古民家保存・活用の“型破り”な取り組み

地域文化が生き残るケースと、途絶えてしまうケース、その両者には、どのような違いがあり、保存・活用していくためにはどのような課題があるのか、事例を研究している。
今回は八女市にある「丸林本家」について、「八女福島丸林本家保存機構」の北島力さんにお話を伺った。
八女市八女福島地区は、古い建物や歴史的に価値の高い建物が建ち並ぶ地区で、2002年に国から「重要伝統的建造物群保存地区」(=「重伝建地区」)にも指定されている。
八女福島地区にある丸林本家は明治時代の建物で、南棟(明治初期築)、中棟(明治中期築)、北棟(明治後期築)の3軒の建物(付属屋は除く)からなる。
建物のオーナーは市外に住んでおり、約20年前から空き家になっていたが、市民有志による「八女福島丸林本家保存機構」が所有者より管理委託を受け、「伝統的建造物群保存修理事業」(=「伝建事業」)の補助を受けるとともに資金募集等に取組み、2006~2007年にかけて修理を行った。

●保存機構メンバーが中心となって補修費用を調達
このケースは、丸林本家の所有者との管理委託契約の締結という全国でも珍しい取り組みを行っているので紹介したい。
まず、2006年4月に、建物が老朽化し、朽ちそうだった丸林本家を何とか再生したいと、市民有志が集まり、任意団体の八女福島丸林本家保存機構が発足した。
同保存機構の建築士に頼んで補修費の見積もりをしてもらったところ、資金が約7,000万円必要ということだった。
NPO法人であれば、銀行から2,000万円程の借金ができるのだが、任意団体なので、銀行からの貸し付けを受けることもできない。
また、国の重要文化財になると、行政からの補助が建物の外観や構造等修理にかかる工事費の8割の補助金(八女市の場合は伝建地区内の市指定の文化財も8割の補助。
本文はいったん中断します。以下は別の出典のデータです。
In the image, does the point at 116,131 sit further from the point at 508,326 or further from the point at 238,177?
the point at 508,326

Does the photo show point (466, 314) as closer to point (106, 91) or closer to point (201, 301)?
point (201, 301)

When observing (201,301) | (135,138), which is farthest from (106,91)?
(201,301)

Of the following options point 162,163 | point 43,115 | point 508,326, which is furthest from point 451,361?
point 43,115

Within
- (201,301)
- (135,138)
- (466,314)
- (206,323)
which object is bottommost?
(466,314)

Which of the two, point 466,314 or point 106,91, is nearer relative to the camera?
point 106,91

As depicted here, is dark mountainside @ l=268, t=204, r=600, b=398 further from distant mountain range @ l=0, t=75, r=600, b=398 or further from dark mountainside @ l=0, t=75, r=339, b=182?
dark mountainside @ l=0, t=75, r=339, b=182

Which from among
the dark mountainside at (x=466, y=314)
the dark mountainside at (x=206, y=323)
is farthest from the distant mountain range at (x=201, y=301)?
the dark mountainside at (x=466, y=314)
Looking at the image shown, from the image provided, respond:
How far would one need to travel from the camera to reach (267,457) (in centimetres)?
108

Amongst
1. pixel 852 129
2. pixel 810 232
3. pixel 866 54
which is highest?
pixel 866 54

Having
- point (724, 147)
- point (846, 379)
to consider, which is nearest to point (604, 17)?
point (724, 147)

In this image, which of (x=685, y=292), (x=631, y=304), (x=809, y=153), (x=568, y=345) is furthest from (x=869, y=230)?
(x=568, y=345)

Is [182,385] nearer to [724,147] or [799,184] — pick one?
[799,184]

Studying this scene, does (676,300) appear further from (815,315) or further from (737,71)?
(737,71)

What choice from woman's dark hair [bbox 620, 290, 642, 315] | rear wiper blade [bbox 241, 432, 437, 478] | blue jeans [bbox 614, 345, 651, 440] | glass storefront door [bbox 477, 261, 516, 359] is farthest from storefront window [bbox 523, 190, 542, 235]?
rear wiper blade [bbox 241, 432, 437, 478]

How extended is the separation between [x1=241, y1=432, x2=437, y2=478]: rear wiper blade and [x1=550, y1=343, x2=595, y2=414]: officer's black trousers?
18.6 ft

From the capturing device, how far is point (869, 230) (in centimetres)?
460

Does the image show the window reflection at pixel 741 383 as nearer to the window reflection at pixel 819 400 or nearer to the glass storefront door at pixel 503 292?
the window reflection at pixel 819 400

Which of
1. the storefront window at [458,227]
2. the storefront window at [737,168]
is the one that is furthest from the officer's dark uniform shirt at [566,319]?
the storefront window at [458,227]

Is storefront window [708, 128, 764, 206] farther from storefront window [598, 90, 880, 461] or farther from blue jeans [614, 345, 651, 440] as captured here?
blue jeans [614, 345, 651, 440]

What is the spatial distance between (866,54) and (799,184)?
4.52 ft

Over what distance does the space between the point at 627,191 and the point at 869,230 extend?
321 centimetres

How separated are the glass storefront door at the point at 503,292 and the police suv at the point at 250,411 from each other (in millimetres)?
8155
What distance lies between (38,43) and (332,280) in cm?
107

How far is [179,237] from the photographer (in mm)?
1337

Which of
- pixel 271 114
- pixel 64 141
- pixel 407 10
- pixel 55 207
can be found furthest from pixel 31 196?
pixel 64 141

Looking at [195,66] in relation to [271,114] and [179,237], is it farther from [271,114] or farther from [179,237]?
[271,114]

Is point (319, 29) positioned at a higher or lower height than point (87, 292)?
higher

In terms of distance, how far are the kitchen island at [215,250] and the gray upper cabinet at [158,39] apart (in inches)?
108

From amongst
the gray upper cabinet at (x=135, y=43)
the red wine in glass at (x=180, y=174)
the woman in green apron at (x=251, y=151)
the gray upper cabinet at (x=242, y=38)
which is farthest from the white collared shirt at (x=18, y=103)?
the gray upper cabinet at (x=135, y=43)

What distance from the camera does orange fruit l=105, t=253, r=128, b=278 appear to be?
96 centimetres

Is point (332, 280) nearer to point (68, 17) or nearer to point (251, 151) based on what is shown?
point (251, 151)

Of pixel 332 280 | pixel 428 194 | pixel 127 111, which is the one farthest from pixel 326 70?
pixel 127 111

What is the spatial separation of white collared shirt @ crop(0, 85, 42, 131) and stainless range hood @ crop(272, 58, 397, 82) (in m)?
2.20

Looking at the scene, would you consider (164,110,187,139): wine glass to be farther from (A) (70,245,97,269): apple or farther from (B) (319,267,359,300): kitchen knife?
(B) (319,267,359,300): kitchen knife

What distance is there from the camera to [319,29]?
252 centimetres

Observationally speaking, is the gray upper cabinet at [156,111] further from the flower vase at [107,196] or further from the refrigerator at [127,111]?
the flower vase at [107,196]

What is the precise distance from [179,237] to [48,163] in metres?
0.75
修理工事費の中で、通常の場合、建物の内部に係る費用―電気や水回り等の設備及び改修、建具類等―は補助の対象から外される。)を得られるが、この建物は未指定であった。
結局、八女市から伝建事業で2,880万円(補助の限度額があり、1棟960万円×3棟)の補助を受けられることになったが、残り約4,000万円の自己資金を集めなければならない状況になった。
そこで、自己資金を捻出するために、同保存機構は八女福島の町並みの町家群の保存に理解のある市民や友人・知人などの有志に呼びかけ会員を募った。
会員には一口30万円の借入金、一般には一口1万円の協賛金を呼びかけ、なんとか20人弱の協力者を得、目標の資金が集まったそうだ。
そうして、2007年、無事補修工事が完了し、現在、改修前から希望のあった会員が、町家カフェ・木工ギャラリー兼住宅・専用住宅として活用中である。(補修工事は、改修前から希望のあった会員に設計段階から要望を聞き、その要望に十分配慮された設計内容で行われている。)
建物の維持管理は、所有者と結んでいる前述の管理委託契約(期間は25年間、管理委託料は無料、固定資産税は同保存機構が負担)に基づき同保存機構が行っており、建物利用者からの毎月の利用収入によって、長期になるが年に1回借入金を返済しているとのことである。
なお、伝建地区の場合、伝統的建造物は保存に同意をすれば固定資産税は免除される。

●景観・建造物の保全の特異な例
丸林本家のケースは、建物の補修から活用に至るまでのプロセス及びその後の維持管理について、任意団体が、オーナーと管理委託契約を行い実行するという、非常に珍しいケースである。
重伝建地区内にある建物は行政からの補助が出るとしても、自己負担の資金は必要なわけで、3棟分とはいえ補修費の内の4,000万円という自己資金を集めるのは並大抵のことではない。
モチベーションは、文化遺産を後世に伝え残したいという使命感や価値のある景観と建物を守りたいという思い。
建物のオーナーでなくても、地区の文化遺産や価値のある景観や建物を守りたいという強い使命感や思い入れのある人がいれば、何らかのアクションが動きだし、周囲の人の共感を得ながら活動が広がっていくという好例だと思う。